--- START OF Data extract ---

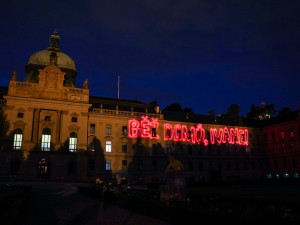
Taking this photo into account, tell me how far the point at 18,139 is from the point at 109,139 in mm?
17481

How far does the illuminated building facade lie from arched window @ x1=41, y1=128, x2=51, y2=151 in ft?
0.34

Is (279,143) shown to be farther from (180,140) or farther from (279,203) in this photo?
(279,203)

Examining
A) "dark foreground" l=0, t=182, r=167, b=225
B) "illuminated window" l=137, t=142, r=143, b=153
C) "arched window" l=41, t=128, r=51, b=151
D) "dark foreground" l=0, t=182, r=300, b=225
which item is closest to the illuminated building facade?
"arched window" l=41, t=128, r=51, b=151

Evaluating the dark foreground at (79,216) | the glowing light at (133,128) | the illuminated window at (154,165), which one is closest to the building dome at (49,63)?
the glowing light at (133,128)

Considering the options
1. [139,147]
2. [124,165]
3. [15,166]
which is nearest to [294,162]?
[139,147]

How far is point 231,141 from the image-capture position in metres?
71.9

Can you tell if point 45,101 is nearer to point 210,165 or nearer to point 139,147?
point 139,147

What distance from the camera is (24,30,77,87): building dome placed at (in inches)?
2260

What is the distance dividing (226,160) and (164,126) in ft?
64.9

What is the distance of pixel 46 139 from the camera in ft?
166

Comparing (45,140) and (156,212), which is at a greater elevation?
(45,140)

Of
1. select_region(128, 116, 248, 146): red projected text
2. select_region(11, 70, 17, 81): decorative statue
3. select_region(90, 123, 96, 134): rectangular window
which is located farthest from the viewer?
select_region(128, 116, 248, 146): red projected text

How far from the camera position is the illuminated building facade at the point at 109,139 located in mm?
49281

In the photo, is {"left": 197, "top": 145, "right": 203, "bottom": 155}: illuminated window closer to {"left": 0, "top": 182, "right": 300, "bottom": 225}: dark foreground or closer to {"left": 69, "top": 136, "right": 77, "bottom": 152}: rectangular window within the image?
{"left": 69, "top": 136, "right": 77, "bottom": 152}: rectangular window
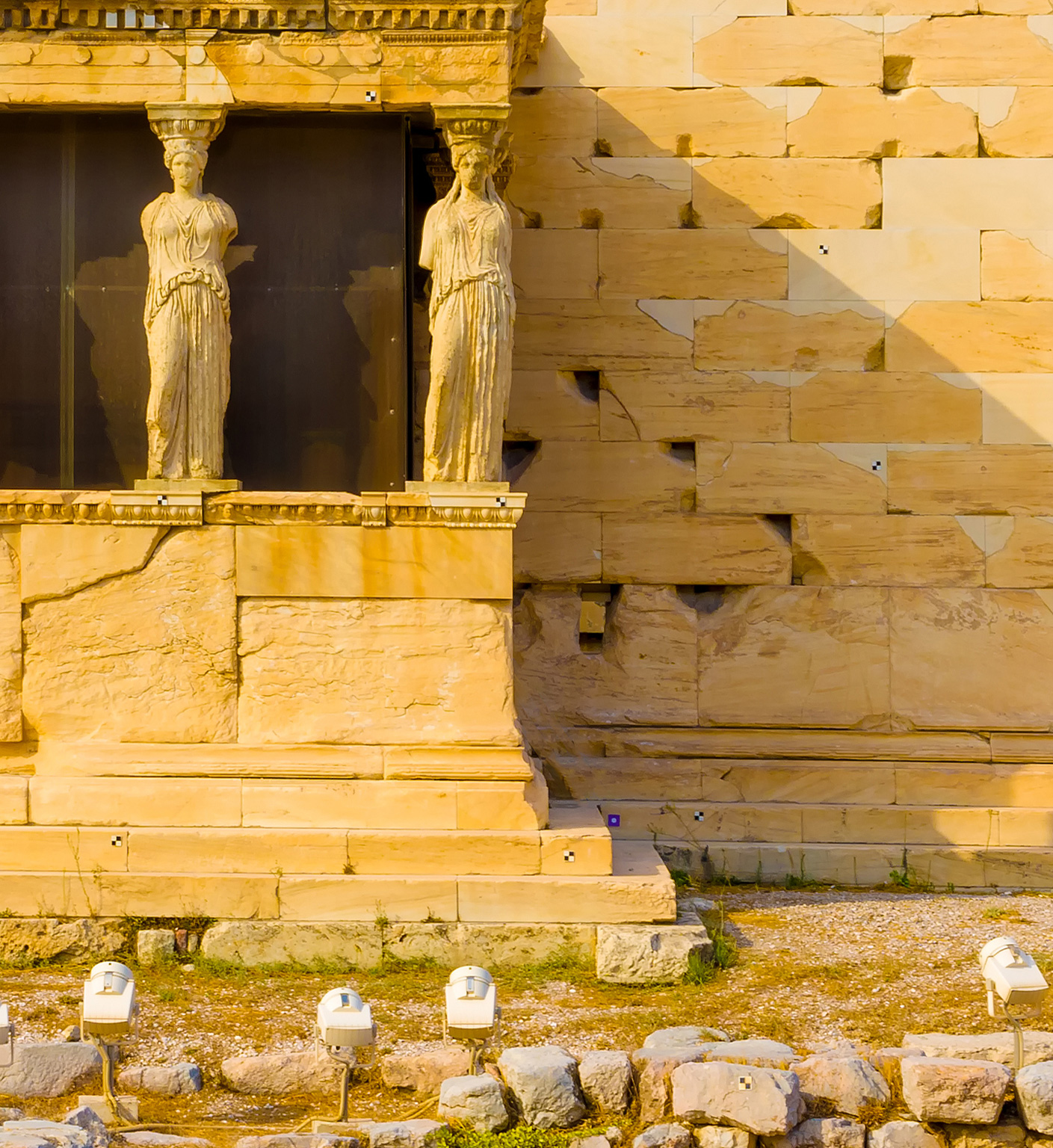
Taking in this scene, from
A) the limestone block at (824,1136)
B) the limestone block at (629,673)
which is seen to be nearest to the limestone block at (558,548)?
the limestone block at (629,673)

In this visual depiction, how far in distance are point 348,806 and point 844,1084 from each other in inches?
116

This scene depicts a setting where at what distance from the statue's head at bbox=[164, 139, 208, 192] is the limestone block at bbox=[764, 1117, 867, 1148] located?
512 cm

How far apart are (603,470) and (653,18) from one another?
2753 millimetres

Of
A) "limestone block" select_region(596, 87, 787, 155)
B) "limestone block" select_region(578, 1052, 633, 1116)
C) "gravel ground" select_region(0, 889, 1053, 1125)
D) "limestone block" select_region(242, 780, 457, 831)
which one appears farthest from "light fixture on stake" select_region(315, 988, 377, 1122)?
"limestone block" select_region(596, 87, 787, 155)

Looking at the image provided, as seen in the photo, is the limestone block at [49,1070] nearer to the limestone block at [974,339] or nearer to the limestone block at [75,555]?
the limestone block at [75,555]

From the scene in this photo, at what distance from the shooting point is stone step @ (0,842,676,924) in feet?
23.8

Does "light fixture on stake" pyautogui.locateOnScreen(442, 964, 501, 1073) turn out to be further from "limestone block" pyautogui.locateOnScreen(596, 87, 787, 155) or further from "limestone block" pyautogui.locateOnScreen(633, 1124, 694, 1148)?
"limestone block" pyautogui.locateOnScreen(596, 87, 787, 155)

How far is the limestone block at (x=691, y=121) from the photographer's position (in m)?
9.73

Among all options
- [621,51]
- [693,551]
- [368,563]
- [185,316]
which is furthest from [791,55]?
[368,563]

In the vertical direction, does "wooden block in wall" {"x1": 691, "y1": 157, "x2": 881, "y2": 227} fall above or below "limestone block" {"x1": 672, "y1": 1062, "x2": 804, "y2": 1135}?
above

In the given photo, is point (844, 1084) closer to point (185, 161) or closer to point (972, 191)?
point (185, 161)

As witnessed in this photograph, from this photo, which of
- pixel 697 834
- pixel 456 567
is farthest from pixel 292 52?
pixel 697 834

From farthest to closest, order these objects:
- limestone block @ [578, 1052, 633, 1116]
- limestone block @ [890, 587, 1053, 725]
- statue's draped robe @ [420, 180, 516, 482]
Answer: limestone block @ [890, 587, 1053, 725] < statue's draped robe @ [420, 180, 516, 482] < limestone block @ [578, 1052, 633, 1116]

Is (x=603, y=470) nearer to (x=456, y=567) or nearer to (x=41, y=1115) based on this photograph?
(x=456, y=567)
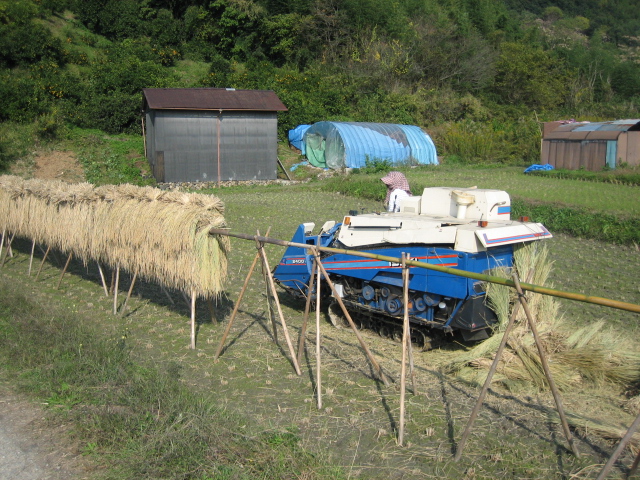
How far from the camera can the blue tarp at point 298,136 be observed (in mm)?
33625

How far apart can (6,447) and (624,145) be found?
30.4 metres

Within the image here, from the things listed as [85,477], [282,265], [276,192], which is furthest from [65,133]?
[85,477]

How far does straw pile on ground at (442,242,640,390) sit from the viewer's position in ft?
22.8

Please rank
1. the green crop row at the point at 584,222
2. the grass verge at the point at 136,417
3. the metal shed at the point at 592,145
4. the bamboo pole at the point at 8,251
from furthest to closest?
the metal shed at the point at 592,145, the green crop row at the point at 584,222, the bamboo pole at the point at 8,251, the grass verge at the point at 136,417

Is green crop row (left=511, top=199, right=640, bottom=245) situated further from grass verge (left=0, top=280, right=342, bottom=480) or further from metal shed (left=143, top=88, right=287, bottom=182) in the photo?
metal shed (left=143, top=88, right=287, bottom=182)

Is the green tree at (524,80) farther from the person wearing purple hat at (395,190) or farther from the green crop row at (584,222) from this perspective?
the person wearing purple hat at (395,190)

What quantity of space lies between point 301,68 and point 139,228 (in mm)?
38941

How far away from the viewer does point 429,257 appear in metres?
8.17

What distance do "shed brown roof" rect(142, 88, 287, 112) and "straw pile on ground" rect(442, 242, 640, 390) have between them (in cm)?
2176

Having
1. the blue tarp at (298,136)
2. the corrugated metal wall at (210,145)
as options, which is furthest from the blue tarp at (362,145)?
the corrugated metal wall at (210,145)

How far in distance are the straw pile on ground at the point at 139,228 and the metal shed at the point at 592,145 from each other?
86.1ft

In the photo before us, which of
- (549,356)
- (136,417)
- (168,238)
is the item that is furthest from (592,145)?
(136,417)

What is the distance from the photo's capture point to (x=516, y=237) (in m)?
8.15

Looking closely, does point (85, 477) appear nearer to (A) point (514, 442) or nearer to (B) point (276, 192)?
(A) point (514, 442)
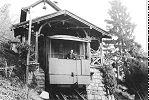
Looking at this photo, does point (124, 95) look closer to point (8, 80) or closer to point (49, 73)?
point (49, 73)

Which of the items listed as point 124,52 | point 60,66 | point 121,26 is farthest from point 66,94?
point 121,26

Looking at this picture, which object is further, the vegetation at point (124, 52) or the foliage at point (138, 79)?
the vegetation at point (124, 52)

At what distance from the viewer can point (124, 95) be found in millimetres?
22906

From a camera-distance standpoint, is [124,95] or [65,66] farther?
[124,95]

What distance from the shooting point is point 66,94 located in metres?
16.1

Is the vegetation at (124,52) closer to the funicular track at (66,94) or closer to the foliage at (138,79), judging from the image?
the foliage at (138,79)

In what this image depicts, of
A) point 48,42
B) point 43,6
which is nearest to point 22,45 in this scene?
point 48,42

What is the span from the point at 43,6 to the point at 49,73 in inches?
432

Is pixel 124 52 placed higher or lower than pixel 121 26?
lower

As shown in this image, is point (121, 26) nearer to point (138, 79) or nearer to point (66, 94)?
point (138, 79)

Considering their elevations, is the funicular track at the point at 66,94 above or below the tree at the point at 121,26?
below

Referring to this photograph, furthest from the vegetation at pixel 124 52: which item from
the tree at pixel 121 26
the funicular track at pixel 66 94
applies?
the funicular track at pixel 66 94

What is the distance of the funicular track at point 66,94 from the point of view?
15202 mm

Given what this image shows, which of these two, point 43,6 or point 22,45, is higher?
point 43,6
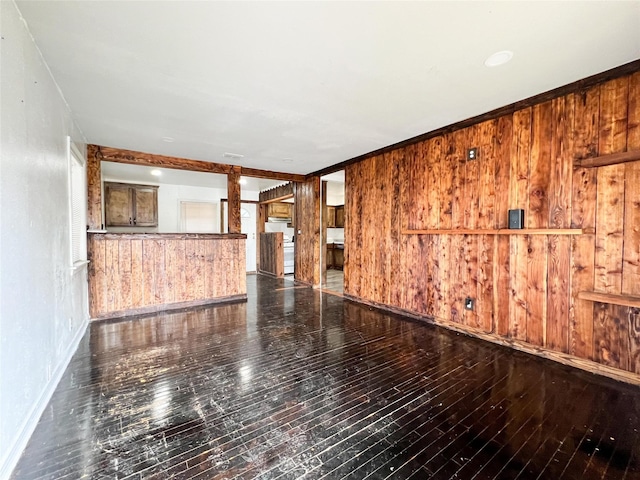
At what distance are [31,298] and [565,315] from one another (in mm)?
4120

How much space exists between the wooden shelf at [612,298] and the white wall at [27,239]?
3.92m

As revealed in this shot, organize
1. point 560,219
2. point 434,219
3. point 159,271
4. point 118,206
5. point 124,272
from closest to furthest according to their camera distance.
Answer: point 560,219
point 434,219
point 124,272
point 159,271
point 118,206

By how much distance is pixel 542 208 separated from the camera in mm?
2732

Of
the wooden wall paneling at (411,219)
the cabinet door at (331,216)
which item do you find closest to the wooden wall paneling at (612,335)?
the wooden wall paneling at (411,219)

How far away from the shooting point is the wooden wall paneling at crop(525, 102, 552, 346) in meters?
2.71

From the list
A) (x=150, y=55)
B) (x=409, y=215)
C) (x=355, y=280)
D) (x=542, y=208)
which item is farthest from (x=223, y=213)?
(x=542, y=208)

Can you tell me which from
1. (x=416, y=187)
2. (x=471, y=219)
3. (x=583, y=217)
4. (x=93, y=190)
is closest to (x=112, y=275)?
(x=93, y=190)

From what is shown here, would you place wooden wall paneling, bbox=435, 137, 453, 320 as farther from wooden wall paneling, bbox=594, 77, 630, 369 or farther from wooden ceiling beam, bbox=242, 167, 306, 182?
wooden ceiling beam, bbox=242, 167, 306, 182

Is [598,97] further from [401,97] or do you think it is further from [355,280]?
[355,280]

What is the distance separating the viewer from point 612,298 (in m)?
2.25

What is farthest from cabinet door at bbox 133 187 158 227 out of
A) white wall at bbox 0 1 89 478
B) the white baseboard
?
the white baseboard

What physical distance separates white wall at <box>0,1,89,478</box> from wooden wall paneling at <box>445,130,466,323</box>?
12.5 ft

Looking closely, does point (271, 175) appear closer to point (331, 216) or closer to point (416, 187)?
point (416, 187)

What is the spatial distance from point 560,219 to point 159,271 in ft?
16.6
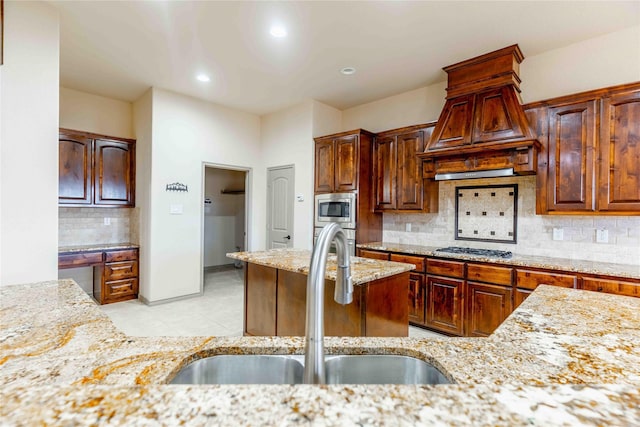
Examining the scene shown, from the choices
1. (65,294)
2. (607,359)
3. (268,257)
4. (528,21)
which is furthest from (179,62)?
(607,359)

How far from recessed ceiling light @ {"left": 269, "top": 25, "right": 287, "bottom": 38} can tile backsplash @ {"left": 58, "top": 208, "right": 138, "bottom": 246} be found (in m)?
3.60

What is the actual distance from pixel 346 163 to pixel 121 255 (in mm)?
3591

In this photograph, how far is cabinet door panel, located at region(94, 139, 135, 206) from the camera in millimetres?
4527

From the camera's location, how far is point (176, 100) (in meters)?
4.66

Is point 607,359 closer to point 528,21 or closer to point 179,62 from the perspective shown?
point 528,21

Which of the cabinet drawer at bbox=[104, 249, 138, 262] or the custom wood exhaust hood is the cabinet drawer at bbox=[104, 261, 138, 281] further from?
the custom wood exhaust hood

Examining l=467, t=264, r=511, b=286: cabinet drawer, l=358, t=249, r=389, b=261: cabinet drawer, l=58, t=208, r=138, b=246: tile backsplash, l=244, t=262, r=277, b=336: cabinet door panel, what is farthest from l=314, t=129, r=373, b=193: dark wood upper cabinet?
l=58, t=208, r=138, b=246: tile backsplash

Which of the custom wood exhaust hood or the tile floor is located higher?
the custom wood exhaust hood

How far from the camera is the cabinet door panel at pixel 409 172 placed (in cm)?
400

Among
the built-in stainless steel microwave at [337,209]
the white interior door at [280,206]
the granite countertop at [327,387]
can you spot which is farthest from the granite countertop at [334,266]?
the white interior door at [280,206]

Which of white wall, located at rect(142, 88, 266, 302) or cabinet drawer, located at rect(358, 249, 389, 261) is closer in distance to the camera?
cabinet drawer, located at rect(358, 249, 389, 261)

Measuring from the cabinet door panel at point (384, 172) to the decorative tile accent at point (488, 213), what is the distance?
0.85 m

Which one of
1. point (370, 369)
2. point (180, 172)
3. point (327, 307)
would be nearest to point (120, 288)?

--- END OF Data extract ---

Reproduce the listing verbatim, starting at the line containing "As witnessed in" and ending at the line containing "30.4 metres", with both of those lines included. Omit the pictures from your answer.

As witnessed in this photograph, from this photo, which of
- pixel 697 834
- pixel 456 567
is farthest from pixel 292 52?
pixel 697 834

From farthest to closest, order these objects:
- limestone block @ [578, 1052, 633, 1116]
- limestone block @ [890, 587, 1053, 725]
- statue's draped robe @ [420, 180, 516, 482]
Answer: limestone block @ [890, 587, 1053, 725] < statue's draped robe @ [420, 180, 516, 482] < limestone block @ [578, 1052, 633, 1116]

Is (x=603, y=470) nearer to (x=456, y=567) or nearer to (x=41, y=1115) based on this photograph?
(x=456, y=567)
How far from the camera can the blue tarp at point 298,136 be observed (in mm)?
33625

How far apart can (6,447) and (624,145) be found?
30.4 metres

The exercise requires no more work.